9.5.29 Like the rest of the District, there is a need for more affordable housing and housing for older people.

Scope for Further Expansion

9.5.30 Although most future growth in the District will be focused in the Witney, Carterton and Chipping Norton sub-areas, the two, more rural sub-areas have a key role to play and it is essential that they accommodate an appropriate amount and type of development so as to not stagnate or decline and provide for local housing and economic needs. The greatest potential for further development in this sub-area is considered to be at the three rural service centres, Eynsham, Woodstock and Long Hanborough.

9.5.31 At Eynsham there is some scope for further development within the existing built up area and on the fringe of the village including land to the west. The Council's evidence suggests that there is scope for additional business land provision to support the current economic role of Eynsham.
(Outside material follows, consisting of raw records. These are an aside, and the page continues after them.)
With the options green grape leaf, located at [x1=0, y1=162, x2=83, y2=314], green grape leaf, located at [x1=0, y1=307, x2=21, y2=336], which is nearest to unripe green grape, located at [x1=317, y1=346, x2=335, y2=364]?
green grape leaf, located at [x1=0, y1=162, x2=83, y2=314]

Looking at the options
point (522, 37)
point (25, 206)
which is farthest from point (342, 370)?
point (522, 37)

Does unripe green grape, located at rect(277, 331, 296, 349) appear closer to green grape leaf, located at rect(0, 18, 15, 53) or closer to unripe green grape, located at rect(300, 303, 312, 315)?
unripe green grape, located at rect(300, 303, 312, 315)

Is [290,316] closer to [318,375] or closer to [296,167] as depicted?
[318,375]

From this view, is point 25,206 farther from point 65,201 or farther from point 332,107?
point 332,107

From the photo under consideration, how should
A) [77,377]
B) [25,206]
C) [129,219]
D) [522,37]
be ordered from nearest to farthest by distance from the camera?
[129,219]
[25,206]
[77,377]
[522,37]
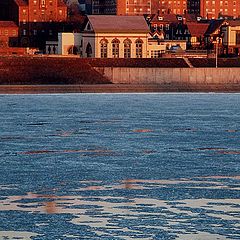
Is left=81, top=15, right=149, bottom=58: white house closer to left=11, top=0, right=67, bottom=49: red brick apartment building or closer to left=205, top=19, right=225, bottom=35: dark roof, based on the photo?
left=11, top=0, right=67, bottom=49: red brick apartment building

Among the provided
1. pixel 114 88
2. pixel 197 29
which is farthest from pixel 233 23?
pixel 114 88

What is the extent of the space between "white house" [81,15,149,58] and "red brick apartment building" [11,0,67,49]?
14.4 metres

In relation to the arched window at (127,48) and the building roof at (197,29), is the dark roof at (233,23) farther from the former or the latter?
the arched window at (127,48)

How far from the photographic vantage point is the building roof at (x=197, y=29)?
433 feet

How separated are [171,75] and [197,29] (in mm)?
32658

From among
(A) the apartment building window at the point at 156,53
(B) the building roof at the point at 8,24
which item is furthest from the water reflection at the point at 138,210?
(B) the building roof at the point at 8,24

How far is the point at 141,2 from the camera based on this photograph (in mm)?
187375

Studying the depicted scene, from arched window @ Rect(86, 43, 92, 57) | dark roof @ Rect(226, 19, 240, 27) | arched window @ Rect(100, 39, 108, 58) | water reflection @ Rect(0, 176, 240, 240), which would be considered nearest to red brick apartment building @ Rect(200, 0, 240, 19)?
dark roof @ Rect(226, 19, 240, 27)

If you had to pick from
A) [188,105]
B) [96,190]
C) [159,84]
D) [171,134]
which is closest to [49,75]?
[159,84]

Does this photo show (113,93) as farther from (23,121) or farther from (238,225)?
(238,225)

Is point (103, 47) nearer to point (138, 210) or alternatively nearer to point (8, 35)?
point (8, 35)

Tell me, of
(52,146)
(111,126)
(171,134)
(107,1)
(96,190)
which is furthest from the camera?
(107,1)

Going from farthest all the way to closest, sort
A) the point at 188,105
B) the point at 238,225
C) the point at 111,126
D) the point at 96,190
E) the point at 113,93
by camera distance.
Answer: the point at 113,93 < the point at 188,105 < the point at 111,126 < the point at 96,190 < the point at 238,225

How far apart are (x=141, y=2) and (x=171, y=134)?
14589 centimetres
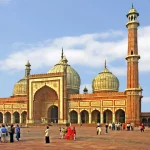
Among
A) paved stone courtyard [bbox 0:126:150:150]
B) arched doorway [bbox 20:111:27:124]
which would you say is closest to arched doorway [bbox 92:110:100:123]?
arched doorway [bbox 20:111:27:124]

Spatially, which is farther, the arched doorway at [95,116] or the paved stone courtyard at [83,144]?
the arched doorway at [95,116]

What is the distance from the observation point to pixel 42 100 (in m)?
50.0

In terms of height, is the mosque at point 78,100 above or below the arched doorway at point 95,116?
above

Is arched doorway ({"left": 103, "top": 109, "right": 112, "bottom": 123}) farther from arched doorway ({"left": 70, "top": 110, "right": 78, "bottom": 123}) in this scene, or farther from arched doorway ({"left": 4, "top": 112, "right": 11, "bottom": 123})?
arched doorway ({"left": 4, "top": 112, "right": 11, "bottom": 123})

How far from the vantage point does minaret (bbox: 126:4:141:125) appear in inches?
1572

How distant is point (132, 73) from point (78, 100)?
939 cm

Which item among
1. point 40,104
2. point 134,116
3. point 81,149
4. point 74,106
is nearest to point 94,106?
point 74,106

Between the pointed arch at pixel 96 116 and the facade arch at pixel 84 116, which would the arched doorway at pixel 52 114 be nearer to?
the facade arch at pixel 84 116

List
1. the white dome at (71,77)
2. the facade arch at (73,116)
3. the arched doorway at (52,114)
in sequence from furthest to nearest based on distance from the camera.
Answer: the white dome at (71,77)
the arched doorway at (52,114)
the facade arch at (73,116)

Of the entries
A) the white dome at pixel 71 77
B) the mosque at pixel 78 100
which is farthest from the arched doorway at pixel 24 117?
the white dome at pixel 71 77

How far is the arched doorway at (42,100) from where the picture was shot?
48781mm

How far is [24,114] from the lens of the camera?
173ft

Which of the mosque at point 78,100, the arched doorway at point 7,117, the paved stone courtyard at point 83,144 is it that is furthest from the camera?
the arched doorway at point 7,117

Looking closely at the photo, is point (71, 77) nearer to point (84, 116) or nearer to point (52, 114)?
point (52, 114)
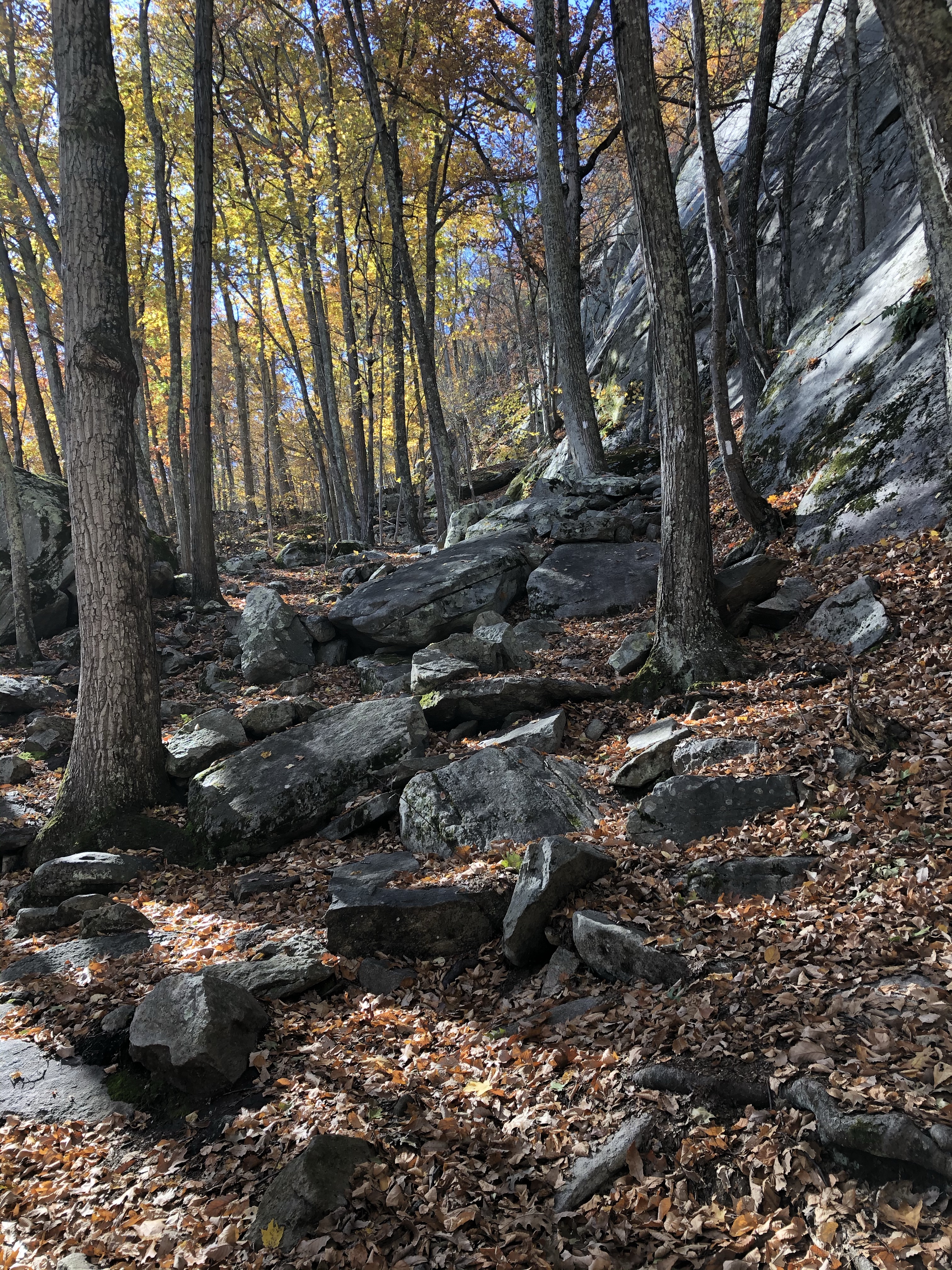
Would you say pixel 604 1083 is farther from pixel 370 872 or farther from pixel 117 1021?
pixel 117 1021

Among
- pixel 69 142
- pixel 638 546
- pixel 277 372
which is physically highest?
pixel 277 372

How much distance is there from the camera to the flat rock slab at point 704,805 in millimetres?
5262

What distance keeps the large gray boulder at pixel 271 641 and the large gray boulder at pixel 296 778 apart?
2.77 metres

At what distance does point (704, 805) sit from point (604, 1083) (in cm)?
240

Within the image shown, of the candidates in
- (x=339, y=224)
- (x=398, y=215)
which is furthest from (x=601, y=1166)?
(x=339, y=224)

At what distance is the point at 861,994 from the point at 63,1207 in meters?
3.74

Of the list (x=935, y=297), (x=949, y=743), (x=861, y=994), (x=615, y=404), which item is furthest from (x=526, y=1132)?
(x=615, y=404)

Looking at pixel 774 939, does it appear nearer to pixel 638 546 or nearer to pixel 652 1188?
pixel 652 1188

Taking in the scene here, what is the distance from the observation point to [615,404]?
20516 mm

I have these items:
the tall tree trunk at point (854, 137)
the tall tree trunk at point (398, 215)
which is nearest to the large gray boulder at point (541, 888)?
the tall tree trunk at point (398, 215)

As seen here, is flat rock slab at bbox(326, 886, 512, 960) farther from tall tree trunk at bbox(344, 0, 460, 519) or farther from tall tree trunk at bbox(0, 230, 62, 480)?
tall tree trunk at bbox(0, 230, 62, 480)

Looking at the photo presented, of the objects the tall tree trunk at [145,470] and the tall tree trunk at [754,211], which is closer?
the tall tree trunk at [754,211]

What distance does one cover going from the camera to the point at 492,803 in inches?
229

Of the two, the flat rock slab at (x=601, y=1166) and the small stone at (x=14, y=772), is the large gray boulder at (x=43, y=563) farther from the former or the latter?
the flat rock slab at (x=601, y=1166)
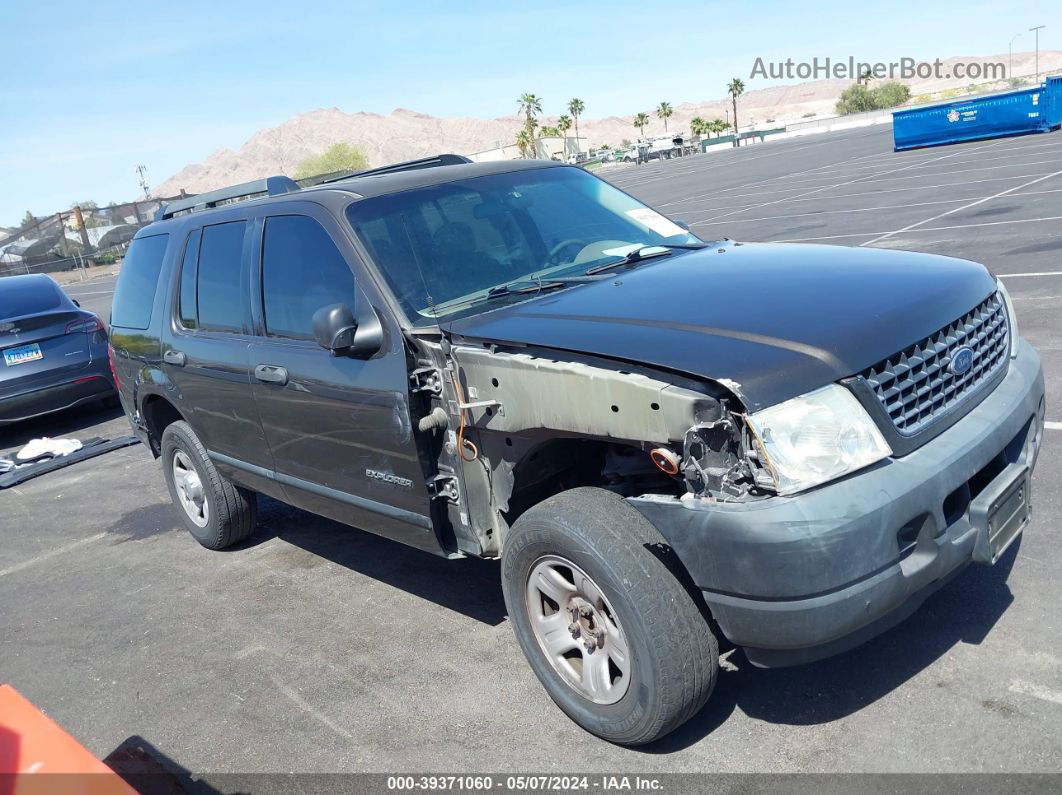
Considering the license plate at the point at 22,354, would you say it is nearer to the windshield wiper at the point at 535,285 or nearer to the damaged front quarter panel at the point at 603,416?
the windshield wiper at the point at 535,285

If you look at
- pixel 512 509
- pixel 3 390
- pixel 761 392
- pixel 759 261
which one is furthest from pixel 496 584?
pixel 3 390

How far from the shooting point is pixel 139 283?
19.6 ft

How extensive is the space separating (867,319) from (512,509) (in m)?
1.52

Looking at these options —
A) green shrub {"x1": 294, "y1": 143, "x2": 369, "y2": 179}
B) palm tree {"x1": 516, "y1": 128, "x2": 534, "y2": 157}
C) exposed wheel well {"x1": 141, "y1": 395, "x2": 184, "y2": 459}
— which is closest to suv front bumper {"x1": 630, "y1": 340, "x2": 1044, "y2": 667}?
exposed wheel well {"x1": 141, "y1": 395, "x2": 184, "y2": 459}

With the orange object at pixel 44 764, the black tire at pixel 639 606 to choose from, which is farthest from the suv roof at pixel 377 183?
the orange object at pixel 44 764

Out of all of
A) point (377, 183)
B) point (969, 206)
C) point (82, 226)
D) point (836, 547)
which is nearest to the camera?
point (836, 547)

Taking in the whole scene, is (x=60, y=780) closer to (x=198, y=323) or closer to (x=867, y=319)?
(x=867, y=319)

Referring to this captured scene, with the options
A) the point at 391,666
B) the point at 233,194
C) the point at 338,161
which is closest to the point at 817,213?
the point at 233,194

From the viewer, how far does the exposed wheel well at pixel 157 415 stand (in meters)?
6.04

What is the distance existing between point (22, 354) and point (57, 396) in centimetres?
52

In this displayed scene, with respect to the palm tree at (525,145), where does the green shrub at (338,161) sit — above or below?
above

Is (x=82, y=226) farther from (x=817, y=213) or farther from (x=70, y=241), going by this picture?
(x=817, y=213)

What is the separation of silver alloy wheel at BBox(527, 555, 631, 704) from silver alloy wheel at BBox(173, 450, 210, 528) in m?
3.08

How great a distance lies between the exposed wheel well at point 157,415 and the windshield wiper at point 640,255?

9.5.32 There is also some scope for further development at Long Hanborough although the capacity of the local primary school is a key consideration. At Woodstock whilst there is some scope for limited development within and on the fringe of the town, the potential impact on the historic fabric of the town in particular the Blenheim World Heritage Site is a key consideration.

9.5.33 Opportunities for development elsewhere in the sub-area are relatively limited and in accordance with the overall strategy, will be focused on the larger villages.

Key Issues - Summary

9.5.34 Drawing on the brief profile outlined above we can identify a number of key issues and challenges to be addressed in relation to the Eynsham - Woodstock sub-area. These include:

  • This is the third largest sub-area and is well populated with most people living at the three main settlements of Eynsham, Woodstock and Long Hanborough.
  • House prices in this sub-area are amongst the highest in the District.
  • This area is an important source of employment providing around 25% of the District's total number of job opportunities. Eynsham in particular is an important location for business.
  • There are very strong linkages with Oxford, with a high proportion of residents working in the city and much of the economic activity forming part of the wider Oxford city region economy.
  • Tourism plays an important role in terms of the economy in particular at Woodstock.
  • Parking capacity is an important consideration in some locations including Woodstock.
  • Extensive sand and gravel resources in the lower Windrush Valley mean this is a major area of mineral working much of which is designated as a mineral consultation area. Appropriate after-use of mineral sites is an important issue and opportunity.
  • There is severe traffic congestion on the A40 between Eynsham and Oxford at peak times and on other key routes including the A4095 and A44.
  • The area has good rail service availability with railway stations at Tackley, Combe and Long Hanborough.
  • There are also some good bus services available although less so in the southern part of the sub-area where access to key bus routes is less proximate and convenient.
  • This is an environmentally sensitive area including AONB, Green Belt, mineral consultation area and part of a special area of conservation (SAC).
  • The area is also important in terms of heritage with Conservation Areas and a number of listed buildings in Long Hanborough, Eynsham and Woodstock and the Blenheim World Heritage Site (WHS) at Woodstock.
  • There is an identified requirement for additional leisure provision in this area.
  • Availability of adequate school capacity to accommodate future development is an issue in some locations.
  • There is potential for further development primarily at the rural service centres of Long Hanborough, Eynsham and Woodstock.